The first network created below is similar to the previous network, but it replaces the SimpleRNN layers with LSTM layers. The second network below has two hidden layers made up of GRUs, which are preceeded by two dense (feeddorward) neural network layers. These dense layers "preprocess" the data before it reaches the recurrent layers. This architecture has been shown to improve the performance of recurrent neural networks (see the link above and also https://arxiv.org/pdf/1807.02857.pdf.
def lstm_2layers(length_of_sequences, batch_size = None, stateful = False):
"""
Inputs:
length_of_sequences (an int): the number of y values in "x data". This is determined
when the data is formatted
batch_size (an int): Default value is None. See Keras documentation of SimpleRNN.
stateful (a boolean): Default value is False.

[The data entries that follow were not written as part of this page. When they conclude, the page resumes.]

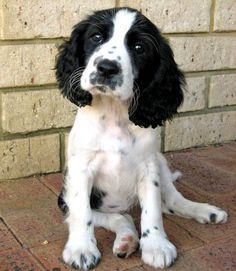 Beagle Springer Spaniel Mix Photo Happy Dog Heaven Spaniel Puppies Dogs English Springer Spaniel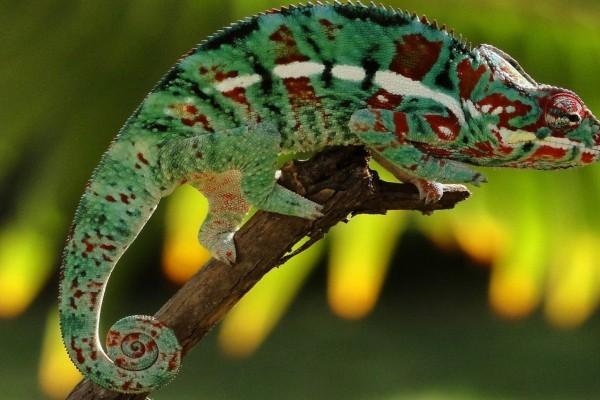 Camaleón con bonitos colores en su piel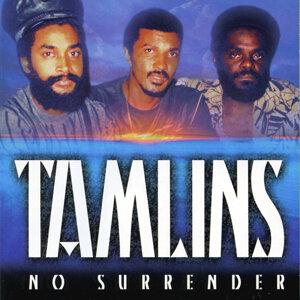 Tamlins 歌手頭像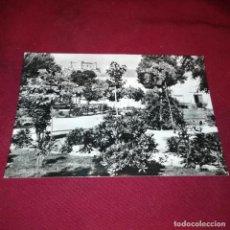 Postales: BELMONTE. Lote 140885018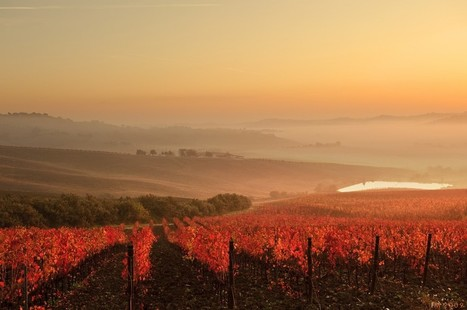 Wines of Le Marche: Rosso Conero | Wines and People | Scoop.it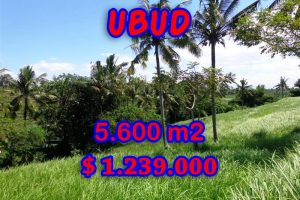 Land in Bali for sale, Magnificent view in  Ubud Center – TJUB299
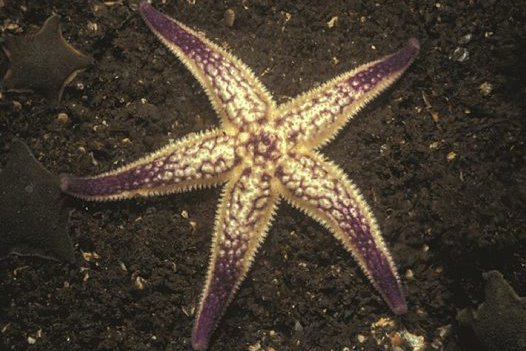 The Northern Pacific Seastar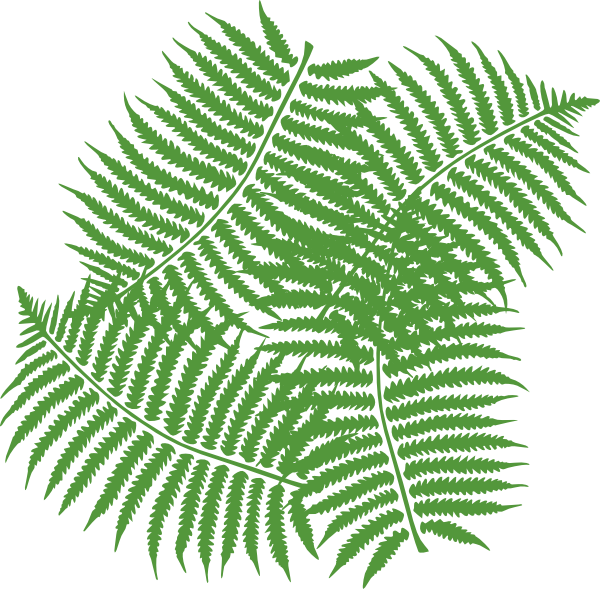 Four Fern Leaves Clip Art at Clker.com.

See Keras documentation of SimpleRNN.
Returns:
model (a Keras model): The recurrent neural network that is built and compiled by this
method
Builds and compiles a recurrent neural network with two LSTM hidden layers and returns the model.
"""
# Number of neurons on the input/output layer and the number of neurons in the hidden layer
in_out_neurons = 1
hidden_neurons = 250
# Input Layer
inp = Input(batch_shape=(batch_size,
length_of_sequences,
in_out_neurons))
# Hidden layers (in this case they are LSTM layers instead if SimpleRNN layers)
rnn= LSTM(hidden_neurons,
return_sequences=True,
stateful = stateful,
name="RNN", use_bias=True, activation='tanh')(inp)
rnn1 = LSTM(hidden_neurons,
return_sequences=False,
stateful = stateful,
name="RNN1", use_bias=True, activation='tanh')(rnn)
# Output layer
dens = Dense(in_out_neurons,name="dense")(rnn1)
# Define the midel
model = Model(inputs=[inp],outputs=[dens])
# Compile the model
model.compile(loss='mean_squared_error', optimizer='adam')
# Return the model
return model
def dnn2_gru2(length_of_sequences, batch_size = None, stateful = False):
"""
Inputs:
length_of_sequences (an int): the number of y values in "x data". This is determined
when the data is formatted
batch_size (an int): Default value is None. See Keras documentation of SimpleRNN.
stateful (a boolean): Default value is False. See Keras documentation of SimpleRNN.
Returns:
model (a Keras model): The recurrent neural network that is built and compiled by this
method
Builds and compiles a recurrent neural network with four hidden layers (two dense followed by
two GRU layers) and returns the model.
"""
# Number of neurons on the input/output layers and hidden layers
in_out_neurons = 1
hidden_neurons = 250
# Input layer
inp = Input(batch_shape=(batch_size,
length_of_sequences,
in_out_neurons))
# Hidden Dense (feedforward) layers
dnn = Dense(hidden_neurons/2, activation='relu', name='dnn')(inp)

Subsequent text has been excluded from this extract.